Reliability incidents can be defined as failures of plant and equipment that lead to any kind of loss, or increased risk to the business. In capital-intensive industries, the categories vary in terms of exposure and likelihood. Typically however, they include the following categories:

Threat to safe operation,

Threat to the environment,

Threat to the commercial viability of the company,

Loss of customer satisfaction,

Loss of production or failure to complete the mission,

Breach of security, and

High repair cost.

The process of incident management is to identify and resolve plant or human failures that result in greater exposure or the loss of any of the above. Ideally, organisations would take steps to remove such risks before they occur, however in practice, predicting every risk and reducing each of them to an acceptable level is a very difficult thing to do.

Many organisations have found that they can create a focussed maintenance strategy for all equipment (critical and non critical) within 12 months by taking a review and rationalization approach. The problem with most maintenance strategy development activities is that information is never perfect and assumptions are made. This means that the maintenance strategy is a living program which needs incident management to improve it as better information comes to hand.

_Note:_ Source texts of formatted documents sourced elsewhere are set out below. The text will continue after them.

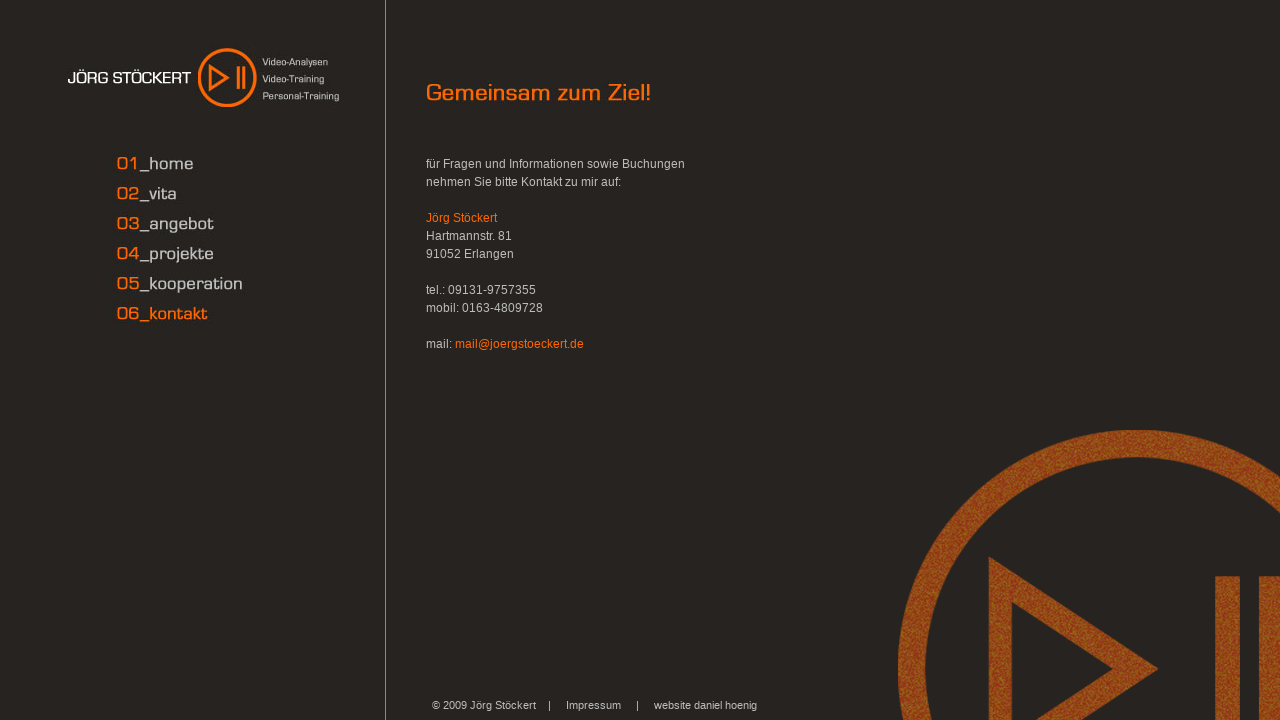

--- FILE ---
content_type: text/html
request_url: http://joergstoeckert.de/kontakt.html
body_size: 1491
content:
<!DOCTYPE HTML PUBLIC "-//W3C//DTD HTML 4.01 Transitional//EN">
<html><head>
<meta http-equiv="content-type" content="text/html; charset=ISO-8859-1">

	<title>Jörg Stöckert - Kontakt</title>
    <link rel="shortcut icon" type="image/x-icon" href="favicon.ico" />
	
	<meta http-equiv="Page-Enter" content="blendTrans(Duration=0.1,Transition=1)">
	<meta http-equiv="Page-exit" content="revealTrans(Duration=0.1,Transition=1)">
	<meta http-equiv="Site-Enter" content="revealTrans(Duration=0.1,Transition=1)">
	<meta http-equiv="Site-exit" content="revealTrans(Duration=0.1,Transition=1)">
	
	<link href="css/main.css" rel="stylesheet" type="text/css">
	<script src="js/changeImages.js" type="text/javascript"></script>
	<script language="JavaScript" type="text/javascript">

	var arrImage = new Array(); 
	
	for ( i = 1; i <= 9; i++ ) // Max 9
		arrImage[i] = 'images/navigation/0' + i + '.jpg';
		
	var objIMG = new fncPreImgs(arrImage);

	</script>
</head><body style="background-image: url(images/bg_main.gif); background-position: right bottom; background-repeat: no-repeat; background-attachment: fixed;">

In addition to incorrect assumptions, there are other factors that could cause unexpected equipment failure. Some of these factors are as follows:

Temporary repairs installed and not removed,

Maintenance error caused by poor training or lack of adherence to procedures,

Maintenance not being done on time,

Incorrect operation of equipment, and

Installation of damaged or faulty parts.

The process undertaken to review reliability incidents is relatively simple and quite common place. It follows a typical investigation cycle found in many problem solving techniques. At a high level, the generic process that we prefer to use has seven steps which are listed below:

Originate

Allocate Analysis Responsibility

Analysis and Recommendations

Approve

Implement

Review, and

Close

As this approach is common, it is not considered necessary to discuss each step. However, it is worthwhile expanding on one unique aspect that pertains to Reliability Assurance. When reviewing equipment failure, there is a specific process flowchart that we recommend should be followed. The process is shown below in Figure 4.

The starting point [F] is any unexpected failure that has occurred in the plant. The first step is to define the failure mode or mechanism of failure. Following this [Failure Analysed?], it needs to be determined if this failure mode has been analysed previously using RCM / PMO logic. If it has not [N], then it should be put through an RCM / PMO2000™ analysis [Apply RCM / PMO2000™ ]. If it has been reviewed [Y], then the validity of the previous review needs to be assessed against the fact that the failure has now occurred unexpectedly [Failure Prevented?]. The previous analysis may have recommended a “No Scheduled Maintenance” policy in which case, the\ outcome was expected and no further action need be taken except if the failure has now become more of a problem than originally thought [Increasing problem?]. Then modifications and a revision of the RCM / PMO2000™ should be undertaken based on the decreased reliability.

incident
Figure 4: Defect Elimination flow chart

If, however, the recommendation was for preventive maintenance and the preventive maintenance has failed [System Downfall], then the source of the problem needs to be identified and rectification action taken.

Clearly, to undertake this work, the organisation needs to have an efficient means of retrieving the maintenance strategy for any given failure mode. Once again, the need to conduct either RCM or PMO2000™ before deploying an incident management system is shown.